Decoding the Technology Acceptance Model in Pune
The Pune researchers adapted TAM, a proven model positing that PEOU influences PU, both shaping ATU and ultimately behavioral intention. Surveys were administered with informed consent, ensuring ethical standards. Confirmatory factor analysis validated constructs, with high reliability (Cronbach's alpha above 0.8 typically).
SEM results showed strong paths: PEOU → PU (β=0.45, p<0.01), PU → ATU (β=0.52, p<0.01), ATU → Intention (β=0.61, p<0.01). Digital literacy's non-significant path (β=0.12, p>0.05) surprised, suggesting skills enable but don't motivate without ease and value.
Multi-group analysis confirmed no gender invariance issues—older men and women in Pune share adoption drivers, bucking global stereotypes of male tech dominance.
Photo by Hakim Menikh on Unsplash
Why Skills Training Falls Short
Conventional programs teach swipes and passwords, yet ignore psychology. The study reveals that even literate seniors hesitate if apps feel cumbersome. In Pune, participants aged 60+ cited small fonts, jargon-filled menus, and unreliable support as deterrents.
Globally, similar patterns emerge, but India's context amplifies: multilingual interfaces (Marathi-Hindi-English switches) overwhelm. Solutions lie in voice-first tech, like Google Assistant in regional languages, and simplified UIs. NITI Aayog's 2026 anti-scam plan prioritizes such interventions over rote training.
A Springer study on mHealth in Pune echoes this, noting perceived ease and health literacy as key for app uptake among elders. Details on mHealth barriers.
Gender Neutrality: A Positive Surprise
Unlike many nations, Pune's seniors show parity. Women, often stereotyped as tech-averse, matched men in PEOU and PU scores. This may stem from joint family dynamics, where daughters-in-law demo apps, or rising female literacy (75% in Maharashtra seniors).
Yet, nuanced differences persist: men favor news apps, women health portals. Policies should leverage this equity, targeting universal designs.
India-Specific Hurdles and Pathways
Power outages, data costs (₹200/month burdensome on pensions), and cultural oral reliance hinder. Pune's traffic apps help navigation, but seniors prefer landmarks.
| Challenge | Impact | Solution |
|---|---|---|
| Infrastructure | Intermittent connectivity | Jio's senior plans, WiFi hotspots |
| Socioeconomic | Affordability | Subsidized devices via PMJDY |
| Cultural | Oral preference | Voice AI in local dialects |
HelpAge India's programs train 10,000+ elders yearly, focusing safety alongside skills. HelpAge insights on elder tech comfort.

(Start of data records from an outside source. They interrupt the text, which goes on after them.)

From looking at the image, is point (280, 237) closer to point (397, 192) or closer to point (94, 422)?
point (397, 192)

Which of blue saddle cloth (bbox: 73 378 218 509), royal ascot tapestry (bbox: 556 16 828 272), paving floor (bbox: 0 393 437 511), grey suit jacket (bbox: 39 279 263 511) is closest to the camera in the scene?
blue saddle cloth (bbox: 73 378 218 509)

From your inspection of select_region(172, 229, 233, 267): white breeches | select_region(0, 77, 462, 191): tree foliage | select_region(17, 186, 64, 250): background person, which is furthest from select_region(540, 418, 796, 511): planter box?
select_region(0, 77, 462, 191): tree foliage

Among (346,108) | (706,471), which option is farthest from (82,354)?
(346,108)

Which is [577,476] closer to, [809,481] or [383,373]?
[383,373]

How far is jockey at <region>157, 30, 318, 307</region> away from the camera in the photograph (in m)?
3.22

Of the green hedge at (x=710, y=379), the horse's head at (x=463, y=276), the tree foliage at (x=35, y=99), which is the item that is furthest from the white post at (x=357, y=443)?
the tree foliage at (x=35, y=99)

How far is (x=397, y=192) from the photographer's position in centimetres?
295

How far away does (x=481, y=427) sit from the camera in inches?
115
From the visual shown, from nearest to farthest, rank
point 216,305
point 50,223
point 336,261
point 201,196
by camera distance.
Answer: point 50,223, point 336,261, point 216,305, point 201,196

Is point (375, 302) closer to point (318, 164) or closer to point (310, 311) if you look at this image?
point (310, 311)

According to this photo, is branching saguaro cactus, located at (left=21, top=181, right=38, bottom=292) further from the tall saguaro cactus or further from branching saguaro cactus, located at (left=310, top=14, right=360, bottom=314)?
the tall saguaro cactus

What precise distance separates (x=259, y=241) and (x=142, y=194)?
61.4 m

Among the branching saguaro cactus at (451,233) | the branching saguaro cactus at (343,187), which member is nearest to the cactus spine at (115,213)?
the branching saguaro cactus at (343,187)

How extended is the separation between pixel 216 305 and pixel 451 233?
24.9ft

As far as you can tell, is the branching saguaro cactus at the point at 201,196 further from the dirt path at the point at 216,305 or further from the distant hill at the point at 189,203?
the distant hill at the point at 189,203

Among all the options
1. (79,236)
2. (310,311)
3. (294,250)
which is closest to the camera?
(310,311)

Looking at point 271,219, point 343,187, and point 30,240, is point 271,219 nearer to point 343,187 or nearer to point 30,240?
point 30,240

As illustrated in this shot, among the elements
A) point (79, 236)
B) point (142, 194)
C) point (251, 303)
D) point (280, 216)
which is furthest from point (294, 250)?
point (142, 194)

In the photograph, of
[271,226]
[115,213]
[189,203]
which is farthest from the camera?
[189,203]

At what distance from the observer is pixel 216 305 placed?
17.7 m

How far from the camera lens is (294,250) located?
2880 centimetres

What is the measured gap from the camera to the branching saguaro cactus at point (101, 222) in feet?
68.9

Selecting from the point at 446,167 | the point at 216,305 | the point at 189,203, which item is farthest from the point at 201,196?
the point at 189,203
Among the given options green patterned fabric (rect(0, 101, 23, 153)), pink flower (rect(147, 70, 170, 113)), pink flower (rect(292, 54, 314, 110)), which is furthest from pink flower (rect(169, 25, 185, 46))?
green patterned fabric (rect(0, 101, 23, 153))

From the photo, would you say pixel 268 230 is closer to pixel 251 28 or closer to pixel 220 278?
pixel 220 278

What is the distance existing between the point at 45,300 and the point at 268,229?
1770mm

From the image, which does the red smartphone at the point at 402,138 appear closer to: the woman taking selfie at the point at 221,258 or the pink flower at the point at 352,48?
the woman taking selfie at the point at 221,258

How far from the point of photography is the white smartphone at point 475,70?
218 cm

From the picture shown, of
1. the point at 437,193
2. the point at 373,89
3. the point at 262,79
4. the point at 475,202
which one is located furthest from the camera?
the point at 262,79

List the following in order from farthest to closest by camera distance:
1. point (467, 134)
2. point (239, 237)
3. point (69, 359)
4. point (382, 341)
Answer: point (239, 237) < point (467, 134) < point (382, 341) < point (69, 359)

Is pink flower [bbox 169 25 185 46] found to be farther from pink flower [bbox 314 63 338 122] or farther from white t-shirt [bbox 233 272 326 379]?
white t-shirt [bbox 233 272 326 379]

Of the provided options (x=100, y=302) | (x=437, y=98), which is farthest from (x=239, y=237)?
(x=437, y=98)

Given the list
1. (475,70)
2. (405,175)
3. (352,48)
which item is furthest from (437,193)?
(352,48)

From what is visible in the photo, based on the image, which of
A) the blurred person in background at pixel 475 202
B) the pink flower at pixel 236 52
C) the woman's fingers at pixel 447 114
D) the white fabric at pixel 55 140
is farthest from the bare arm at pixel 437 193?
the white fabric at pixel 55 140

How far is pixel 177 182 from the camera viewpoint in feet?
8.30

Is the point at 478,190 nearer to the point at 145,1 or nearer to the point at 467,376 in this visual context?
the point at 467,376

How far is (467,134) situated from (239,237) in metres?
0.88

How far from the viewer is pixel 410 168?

Government and Community Responses
Digital India integrates senior modules in PMGDISHA, training 5 crore by 2026. Pune Municipal Corporation runs weekly workshops at community centers. NGOs like Antara Senior Living deploy voice assistants.
NITI Aayog's scam shield emphasizes monitoring, literacy, security. Symbiosis' study informs urban governance, urging Pune Smart City to prioritize age-friendly apps.
Photo by Hrushi Chavhan on Unsplash
Real-World Examples from Pune and Beyond
In Pune's Koregaon Park, senior clubs use WhatsApp for yoga schedules, boosting participation 40%. A 75-year-old ex-engineer shares: "Voice search in Marathi changed everything."
Bengaluru pilots simplified Aarogya Setu for elders; Delhi's digital vans visit slums. Success stories highlight family involvement—grandkids as co-learners.
Toward an Inclusive Digital Future
By 2030, 20% of India will be senior; tech must evolve. Recommendations: AI-driven personalization, gamified learning, policy mandates for senior UIs. Collaborations between unis like Symbiosis, tech firms, govt promise progress.
Empowering Pune's elders foreshadows national gains: reduced isolation, better health access, economic inclusion. The Nature study catalyzes this shift, proving ease trumps skills.